I also added support for static file hosting on the AUTH side of the fence so people could host their own login pages, I added Proof Key for Code Exchange support (PKCE), which allows a login flow to originate from devices or deployments where secret storage isn't safe or feasible (like a webpage). That went pretty well and a proof-of-concept example is now included in the repo. Additionally I went a little hog-wild with bindings for various languages to interface with both the ADMIN & the AUTH side- I did C# (of course), Go, Python and Javscript (Typescript really). I haven't had time to exhaustively test them, but they should run fine. Finally, I threw together a C# client library for bridging the gap between C#'s cookie based authentication and the token-based authentication of microauthd. I also included an example Razor Pages project that uses said client library. Edit- I have also bolstered the OIDC compliance by beginning to issue Id Tokens when the scope includes "openid".

At the end of the day, the journey continues. I honestly feel like microauthd is settling into a good place as a micro Identity Provider. The next steps will probably be implementing the client-side of OAuth2 and OIDC so that microauthd can integrate with other identity providers like Google and Github (among others). This would be about the last low hanging fruit to put into the system to really round it out.

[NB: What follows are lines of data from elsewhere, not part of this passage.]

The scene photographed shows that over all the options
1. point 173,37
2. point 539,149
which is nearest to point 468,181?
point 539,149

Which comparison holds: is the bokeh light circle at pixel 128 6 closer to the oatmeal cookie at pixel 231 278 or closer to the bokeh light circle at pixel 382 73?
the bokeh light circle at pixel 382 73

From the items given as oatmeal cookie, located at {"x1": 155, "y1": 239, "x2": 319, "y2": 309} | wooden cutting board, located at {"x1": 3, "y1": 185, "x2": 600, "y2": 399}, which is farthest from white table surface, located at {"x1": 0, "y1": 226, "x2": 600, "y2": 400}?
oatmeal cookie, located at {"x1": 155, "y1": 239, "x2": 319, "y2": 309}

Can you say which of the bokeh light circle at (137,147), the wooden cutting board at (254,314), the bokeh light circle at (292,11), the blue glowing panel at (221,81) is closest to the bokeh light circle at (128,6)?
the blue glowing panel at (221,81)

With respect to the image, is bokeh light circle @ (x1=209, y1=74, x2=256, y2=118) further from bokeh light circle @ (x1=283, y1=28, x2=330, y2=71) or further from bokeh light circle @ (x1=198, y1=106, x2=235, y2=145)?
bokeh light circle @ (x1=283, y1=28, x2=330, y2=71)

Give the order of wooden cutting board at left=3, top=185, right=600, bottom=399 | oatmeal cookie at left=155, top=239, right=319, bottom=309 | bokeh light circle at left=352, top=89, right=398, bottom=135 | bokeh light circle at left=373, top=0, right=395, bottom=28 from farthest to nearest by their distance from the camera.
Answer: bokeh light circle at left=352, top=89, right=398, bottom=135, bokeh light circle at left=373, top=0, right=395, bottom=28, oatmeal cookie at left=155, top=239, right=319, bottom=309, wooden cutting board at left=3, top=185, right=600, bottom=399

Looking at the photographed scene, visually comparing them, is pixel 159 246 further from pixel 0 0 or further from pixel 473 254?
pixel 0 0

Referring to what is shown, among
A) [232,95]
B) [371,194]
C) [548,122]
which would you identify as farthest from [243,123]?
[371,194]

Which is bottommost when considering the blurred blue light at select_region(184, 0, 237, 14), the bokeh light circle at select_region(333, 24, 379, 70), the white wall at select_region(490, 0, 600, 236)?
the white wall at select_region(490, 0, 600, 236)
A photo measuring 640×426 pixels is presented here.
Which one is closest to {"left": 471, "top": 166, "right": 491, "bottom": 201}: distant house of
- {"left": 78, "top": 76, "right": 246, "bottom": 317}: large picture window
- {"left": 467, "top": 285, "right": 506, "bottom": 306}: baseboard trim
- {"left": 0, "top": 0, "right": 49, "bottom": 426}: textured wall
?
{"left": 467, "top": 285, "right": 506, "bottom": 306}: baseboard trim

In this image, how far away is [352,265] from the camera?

A quick word about architecture- I took a lot of flack from a site-not-to-be-named about my lack of async code in the core product. Listen, I am no stranger to async code having been in the embedded game business for the bulk of my professional life. I use it where needed. Generally that's when you're doing high latency (or large) disk or network based I/O. Please understand that microauthd is already async by the virtue of running two kestrel servers, and that it is not I/O bound or network bound in any way. microauthd is purely cpu-bound, and that's a place where the behind-the-scenes state machines of async/await wouldn't help a lick. In fact, it might even hurt the code. Now if I decide to move and/or support alternate database systems, my take might change. But for now, it's synchronous code to a sychronous db in SQLite.

And a final note on the code- it's probably in the top 3 codebases I've created. It's clean, has a clear separation of concerns between layers, uses a strong and well-thought-out DTO system (in most spots; I can think of one where it wasn't, but that will get refactored). Adding and removing features is a breeze and can be done with surgical precision. Most codebases are not like that, but this one is, and we're pretty close to feature complete. Hacking on microauthd is fun and not a chore.

Now I need to get to "feature complete" for a v1.0 release and I've got a lot of documentation to write. Hopefully this effort will allow some adoption of microauthd, and I hope some people can find it useful. It's been a pleasure to write- a very rewarding experience. Let's hope she has a long and prosperous life!